What is expected: How many lines of the rows below contain the string "right"? Reply with the number alone.

Stored dataset items
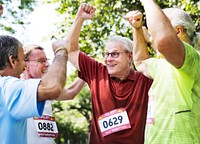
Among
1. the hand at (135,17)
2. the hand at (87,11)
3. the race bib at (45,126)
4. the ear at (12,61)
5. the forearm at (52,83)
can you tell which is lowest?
the race bib at (45,126)

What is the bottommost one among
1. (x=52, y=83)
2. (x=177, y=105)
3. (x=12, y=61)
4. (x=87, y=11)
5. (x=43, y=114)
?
(x=43, y=114)

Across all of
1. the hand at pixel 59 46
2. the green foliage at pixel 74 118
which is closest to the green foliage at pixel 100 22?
the hand at pixel 59 46

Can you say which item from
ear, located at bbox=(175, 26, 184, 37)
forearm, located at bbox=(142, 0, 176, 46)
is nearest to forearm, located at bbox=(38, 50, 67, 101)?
forearm, located at bbox=(142, 0, 176, 46)

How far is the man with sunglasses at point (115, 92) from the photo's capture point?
387 centimetres

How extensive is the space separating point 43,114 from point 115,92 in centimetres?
82

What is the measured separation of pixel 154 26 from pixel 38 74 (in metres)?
2.17

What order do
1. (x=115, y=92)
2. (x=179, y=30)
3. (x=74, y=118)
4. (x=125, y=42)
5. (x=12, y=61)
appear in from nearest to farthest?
(x=12, y=61) → (x=179, y=30) → (x=115, y=92) → (x=125, y=42) → (x=74, y=118)

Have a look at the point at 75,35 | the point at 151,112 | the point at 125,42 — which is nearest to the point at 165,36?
the point at 151,112

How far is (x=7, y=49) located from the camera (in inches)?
105

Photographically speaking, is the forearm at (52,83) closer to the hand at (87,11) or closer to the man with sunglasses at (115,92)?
the man with sunglasses at (115,92)

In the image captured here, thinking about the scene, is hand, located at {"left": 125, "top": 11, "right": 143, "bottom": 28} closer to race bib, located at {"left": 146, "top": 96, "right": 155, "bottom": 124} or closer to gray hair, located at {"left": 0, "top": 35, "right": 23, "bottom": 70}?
race bib, located at {"left": 146, "top": 96, "right": 155, "bottom": 124}

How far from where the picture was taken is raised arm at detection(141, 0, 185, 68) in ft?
8.04

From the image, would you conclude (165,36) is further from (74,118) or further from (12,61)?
(74,118)

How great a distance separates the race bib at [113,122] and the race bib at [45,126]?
2.10 ft
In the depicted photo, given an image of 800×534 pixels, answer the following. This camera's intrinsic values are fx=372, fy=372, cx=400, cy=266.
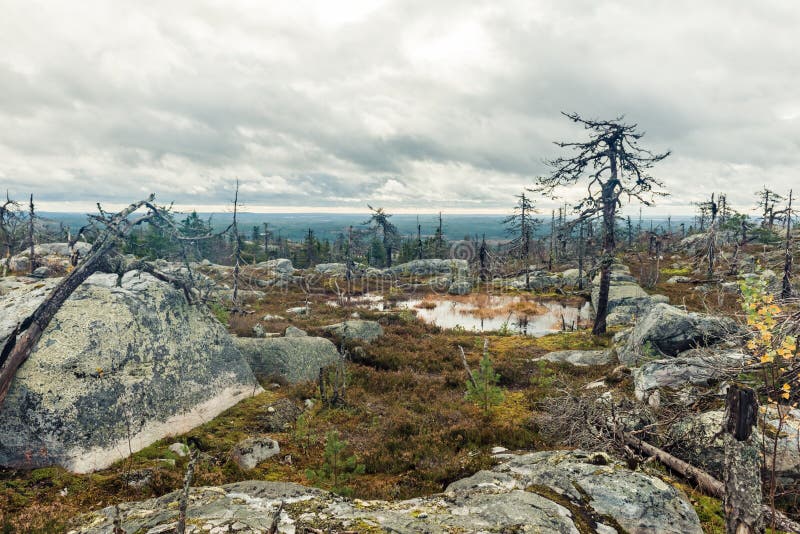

Answer: 2